Studying Ribonucleotide Incorporation: Strand-specific Detection of Ribonucleotides in the Yeast Genome and Measuring Ribonucleotide-induced Mutagenesis.

Abstract

The presence of ribonucleotides in nuclear DNA has been shown to be a source of genomic instability. The extent of ribonucleotide incorporation can be assessed by alkaline hydrolysis and gel electrophoresis as RNA is highly susceptible to hydrolysis in alkaline conditions. This, in combination with Southern blot analysis can be used to determine the location and strand into which the ribonucleotides have been incorporated.

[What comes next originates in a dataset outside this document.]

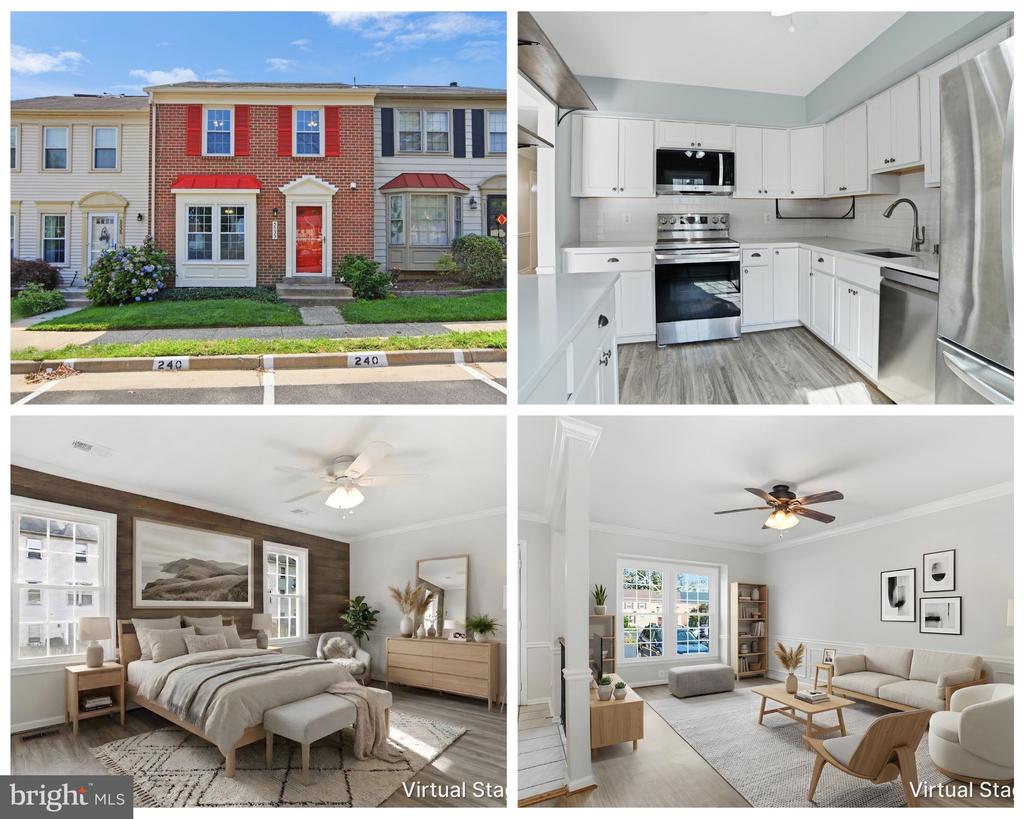 Residential in FAIRFAX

However, this procedure is only semi-quantitative and may not be sensitive enough to detect small changes in ribonucleotide content, although strand-specific Southern blot probing improves the sensitivity. As a measure of one of the most striking biological consequences of ribonucleotides in DNA, spontaneous mutagenesis can be analyzed using a forward mutation assay. Using appropriate reporter genes, rare mutations that results in the loss of function can be selected and overall and specific mutation rates can be measured by combining data from fluctuation experiments with DNA sequencing of the reporter gene. The fluctuation assay is applicable to examine a wide variety of mutagenic processes in specific genetic background or growth conditions.